Aim: Leave out the pictures and reproduce all of the data exactly.
>> begin Provided records
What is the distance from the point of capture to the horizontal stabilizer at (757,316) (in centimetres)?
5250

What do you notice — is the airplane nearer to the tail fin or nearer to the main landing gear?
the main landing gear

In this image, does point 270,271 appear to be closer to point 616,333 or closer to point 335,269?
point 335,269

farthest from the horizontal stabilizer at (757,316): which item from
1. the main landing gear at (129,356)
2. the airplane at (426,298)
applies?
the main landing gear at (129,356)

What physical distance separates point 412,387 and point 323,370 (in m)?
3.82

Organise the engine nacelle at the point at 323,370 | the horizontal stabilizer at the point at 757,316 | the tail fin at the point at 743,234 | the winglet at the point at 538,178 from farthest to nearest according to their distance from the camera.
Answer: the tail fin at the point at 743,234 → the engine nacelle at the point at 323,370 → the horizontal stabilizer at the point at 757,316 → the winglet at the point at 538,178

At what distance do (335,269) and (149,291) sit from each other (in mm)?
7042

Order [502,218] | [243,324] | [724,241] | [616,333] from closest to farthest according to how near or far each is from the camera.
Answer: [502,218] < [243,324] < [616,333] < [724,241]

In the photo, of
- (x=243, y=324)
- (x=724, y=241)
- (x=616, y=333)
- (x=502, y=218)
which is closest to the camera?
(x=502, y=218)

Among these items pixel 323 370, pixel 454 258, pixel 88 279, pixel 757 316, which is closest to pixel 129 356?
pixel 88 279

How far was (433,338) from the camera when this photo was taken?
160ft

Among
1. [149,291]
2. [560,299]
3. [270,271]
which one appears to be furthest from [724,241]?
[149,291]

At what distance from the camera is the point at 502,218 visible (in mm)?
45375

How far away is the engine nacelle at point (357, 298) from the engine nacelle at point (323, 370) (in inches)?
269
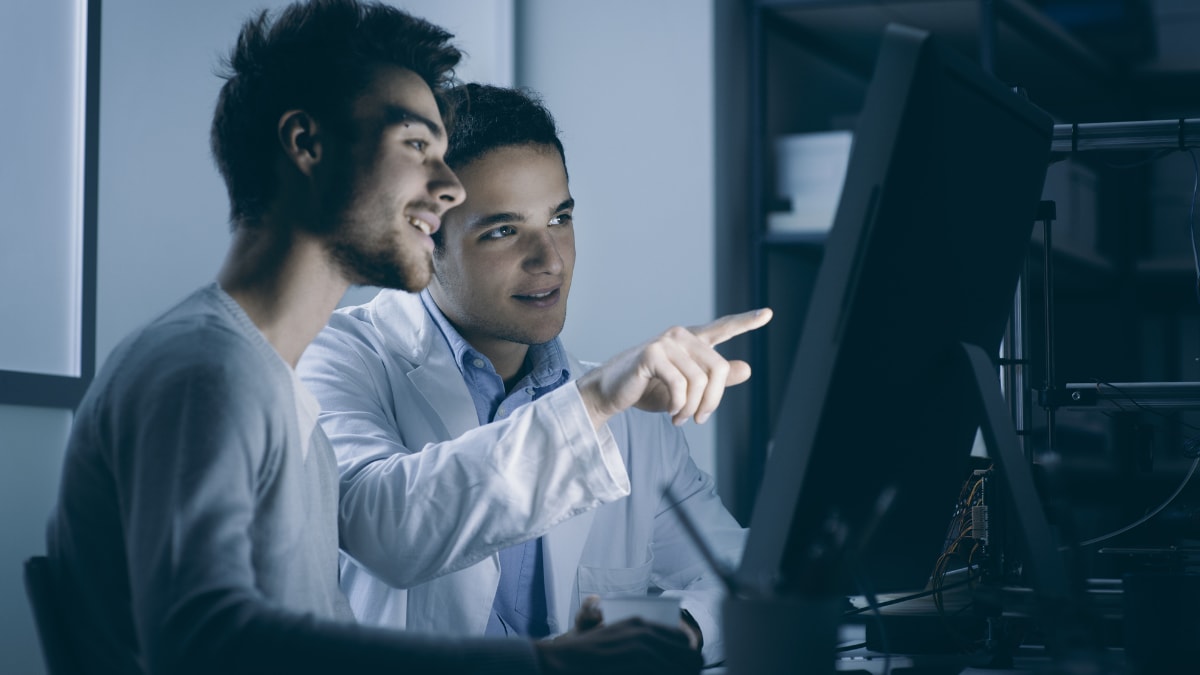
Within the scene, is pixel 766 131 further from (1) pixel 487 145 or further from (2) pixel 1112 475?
(1) pixel 487 145

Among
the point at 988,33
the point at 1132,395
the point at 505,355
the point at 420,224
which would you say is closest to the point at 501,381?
the point at 505,355

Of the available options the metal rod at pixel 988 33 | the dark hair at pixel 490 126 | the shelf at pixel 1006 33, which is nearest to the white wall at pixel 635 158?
the shelf at pixel 1006 33

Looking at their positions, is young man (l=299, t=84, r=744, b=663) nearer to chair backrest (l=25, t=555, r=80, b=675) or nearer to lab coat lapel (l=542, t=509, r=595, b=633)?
lab coat lapel (l=542, t=509, r=595, b=633)

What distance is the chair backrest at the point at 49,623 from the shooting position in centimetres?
83

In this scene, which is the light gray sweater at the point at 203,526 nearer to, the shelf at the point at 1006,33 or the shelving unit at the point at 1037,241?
the shelving unit at the point at 1037,241

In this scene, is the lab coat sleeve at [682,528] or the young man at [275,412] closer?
the young man at [275,412]

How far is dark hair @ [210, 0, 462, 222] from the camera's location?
1.09m

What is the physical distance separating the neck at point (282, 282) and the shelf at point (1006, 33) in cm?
259

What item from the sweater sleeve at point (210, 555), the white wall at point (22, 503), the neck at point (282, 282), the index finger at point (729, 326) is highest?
the neck at point (282, 282)

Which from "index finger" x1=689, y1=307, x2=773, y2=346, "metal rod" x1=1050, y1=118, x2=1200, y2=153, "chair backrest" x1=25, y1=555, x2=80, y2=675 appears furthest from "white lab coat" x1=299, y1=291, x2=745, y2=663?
"metal rod" x1=1050, y1=118, x2=1200, y2=153

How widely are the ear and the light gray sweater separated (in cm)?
17

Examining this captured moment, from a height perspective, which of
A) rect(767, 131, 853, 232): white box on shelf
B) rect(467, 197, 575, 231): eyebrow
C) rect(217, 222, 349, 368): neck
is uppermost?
rect(767, 131, 853, 232): white box on shelf

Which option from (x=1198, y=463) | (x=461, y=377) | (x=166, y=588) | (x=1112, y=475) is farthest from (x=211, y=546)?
(x=1112, y=475)

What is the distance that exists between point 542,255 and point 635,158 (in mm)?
1945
>> end Provided records
Written answer:
What is the distance from the point of capture to the horizontal stabilizer at (757,316) (in centimetres)?
5250

What do you notice — is the airplane nearer to the tail fin or nearer to the main landing gear?
the main landing gear

In this image, does point 270,271 appear to be closer to point 616,333 or closer to point 335,269?
point 335,269

farthest from the horizontal stabilizer at (757,316): which item from
1. the main landing gear at (129,356)
2. the airplane at (426,298)
applies?
the main landing gear at (129,356)

What physical distance separates point 412,387 and point 323,370 (in m)?
3.82

Organise the engine nacelle at the point at 323,370 | the horizontal stabilizer at the point at 757,316 | the tail fin at the point at 743,234 | the winglet at the point at 538,178 from farthest to nearest according to their distance from the camera.
Answer: the tail fin at the point at 743,234 → the engine nacelle at the point at 323,370 → the horizontal stabilizer at the point at 757,316 → the winglet at the point at 538,178

At what distance do (335,269) and (149,291) sit from each other (in mm)?
7042

Order [502,218] | [243,324] | [724,241] | [616,333] from closest to farthest according to how near or far each is from the camera.
Answer: [502,218] < [243,324] < [616,333] < [724,241]

In the photo, of
- (x=243, y=324)
- (x=724, y=241)
- (x=616, y=333)
- (x=502, y=218)
which is closest to the camera?
(x=502, y=218)

Among these items pixel 323 370, pixel 454 258, pixel 88 279, pixel 757 316, which is closest to pixel 129 356?
pixel 88 279

How far was (433,338) from the camera when this photo was taken?
160ft

Among
1. [149,291]
2. [560,299]
3. [270,271]
which one appears to be furthest from [724,241]?
[149,291]

At what distance from the camera is the point at 502,218 visible (in mm)?
45375

How far away is the engine nacelle at point (357, 298) from the engine nacelle at point (323, 370) (in inches)?
269
Within the scene, is pixel 766 131 further from (1) pixel 487 145 or further from (2) pixel 1112 475?
(1) pixel 487 145

Among
the point at 988,33
the point at 1132,395
the point at 505,355
the point at 420,224
which would you say is closest to the point at 501,381?
the point at 505,355

Of the available options the metal rod at pixel 988 33 | the dark hair at pixel 490 126 | the shelf at pixel 1006 33, which is nearest to the white wall at pixel 635 158?
the shelf at pixel 1006 33

Looking at their positions, is young man (l=299, t=84, r=744, b=663) nearer to chair backrest (l=25, t=555, r=80, b=675) or nearer to lab coat lapel (l=542, t=509, r=595, b=633)?
lab coat lapel (l=542, t=509, r=595, b=633)

What distance is the chair backrest at the point at 49,623 from the shooting position in centimetres?
83

In this scene, which is the light gray sweater at the point at 203,526 nearer to, the shelf at the point at 1006,33 or the shelving unit at the point at 1037,241?
the shelving unit at the point at 1037,241

In this scene, is the lab coat sleeve at [682,528] or the young man at [275,412] closer?
the young man at [275,412]

How far is dark hair @ [210, 0, 462, 222] from the camera's location?
1.09m

What is the physical distance separating the neck at point (282, 282) and the shelf at point (1006, 33) in cm?
259

What item from the sweater sleeve at point (210, 555), the white wall at point (22, 503), the neck at point (282, 282), the index finger at point (729, 326) is highest?
the neck at point (282, 282)

Which from "index finger" x1=689, y1=307, x2=773, y2=346, "metal rod" x1=1050, y1=118, x2=1200, y2=153, "chair backrest" x1=25, y1=555, x2=80, y2=675 appears furthest from "white lab coat" x1=299, y1=291, x2=745, y2=663?
"metal rod" x1=1050, y1=118, x2=1200, y2=153

How widely are the ear and the light gray sweater separated (in cm)?
17

Examining this captured moment, from a height perspective, which of
A) rect(767, 131, 853, 232): white box on shelf
B) rect(467, 197, 575, 231): eyebrow
C) rect(217, 222, 349, 368): neck
is uppermost?
rect(767, 131, 853, 232): white box on shelf

Which option from (x=1198, y=463) | (x=461, y=377) | (x=166, y=588) | (x=1112, y=475) is farthest from (x=211, y=546)?
(x=1112, y=475)

What is the distance that exists between point 542,255 and point 635,158 (in mm)?
1945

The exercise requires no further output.